En ce qui concerne la gestion, la direction et le contrôle communs, l’ONE a conclu que même s’il y a un certain recoupement entre la gestion de CGL, de NGTL et de TransCanada, y compris certains administrateurs et dirigeants, les participants à la coentreprise exercent un contrôle important sur la conception, la construction et les activités quotidiennes du pipeline CGL, et le système NGTL est entièrement géré, dirigé et contrôlé par NGTL et ses sociétés affiliées. Par conséquent, les deux systèmes ne sont pas gérés, dirigés et contrôlés de façon commune.
Finalement, l’ONE a conclu que le deuxième volet du critère de Westcoast ne s’applique pas puisque le système NGTL ne dépendra d’aucune façon du pipeline CGL.
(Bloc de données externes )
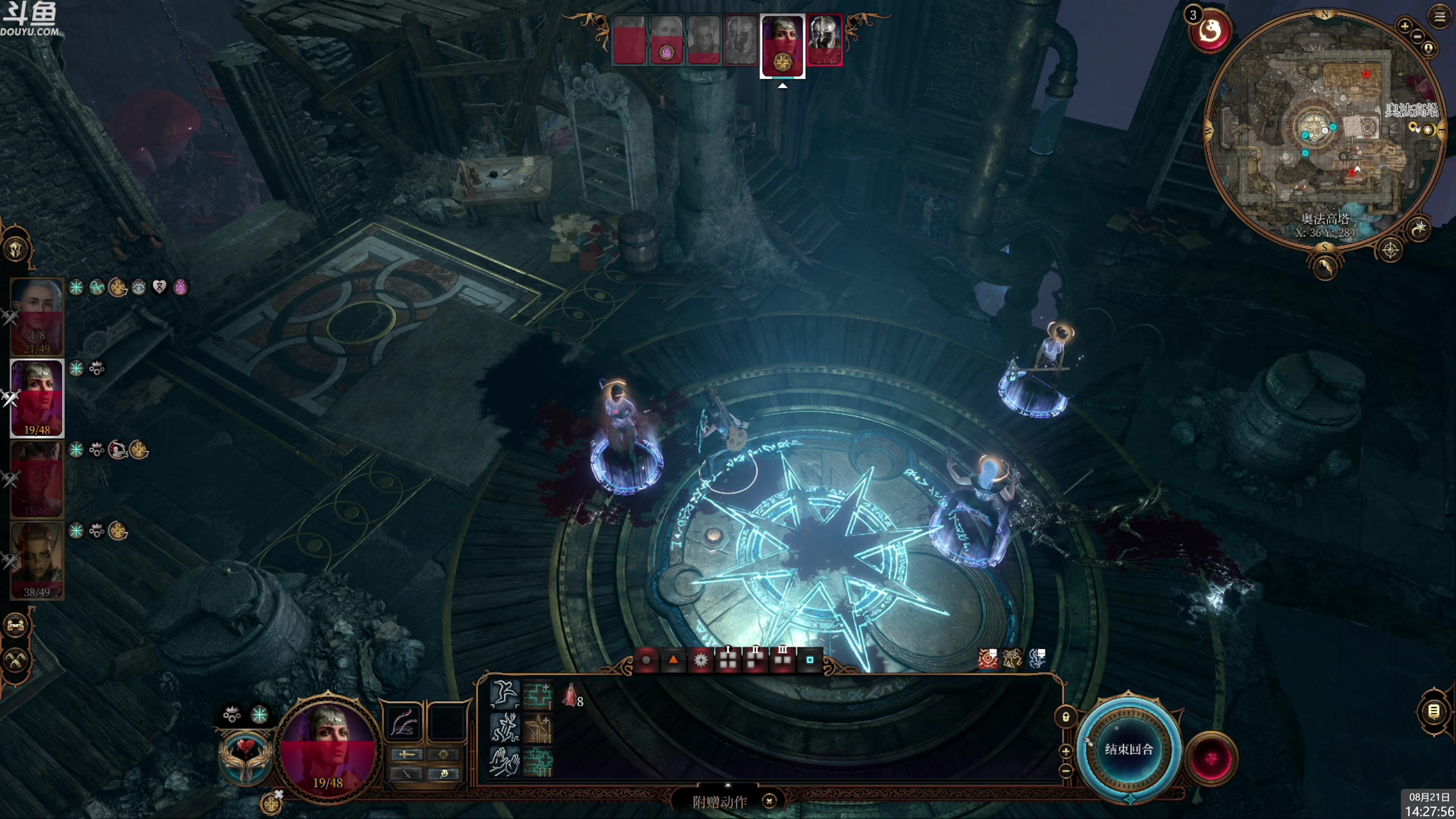 【2023-08-21 14点场】神隐的直播间：神隐：博德之门3 最晚的首播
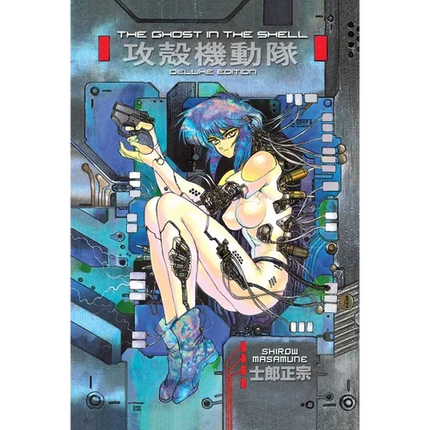 The Ghost in the Shell, Volume 1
Répercussions sur l’industrie
En plus d’apporter des clarifications importantes sur le pipeline CGL et le projet de LNG Canada, cette décision devrait rassurer un peu les promoteurs qui, lorsqu’ils suivent le processus réglementaire applicable et réussissent à obtenir toutes les autorisations nécessaires (souvent à grands frais et après une longue période) peuvent se fier sans réserve à ces autorisations pour mener à bien leur projet. Si l’ONE avait conclu que le pipeline CGL relevait bien de la compétence fédérale, après des années de processus réglementaires alors que les autorités fédérales et provinciales ne doutaient pas de la compétence du projet, cette décision aurait gravement ébranlé la confiance en la primauté du droit au Canada et amplifié l’incapacité croissante du Canada de se livrer à la concurrence sur la scène mondiale en matière d’investissement. Heureusement, la décision de l’ONE confirme la répartition constitutionnelle des pouvoirs et apporte une certaine certitude réglementaire, à un moment où, au Canada, on a désespérément besoin de certitude réglementaire.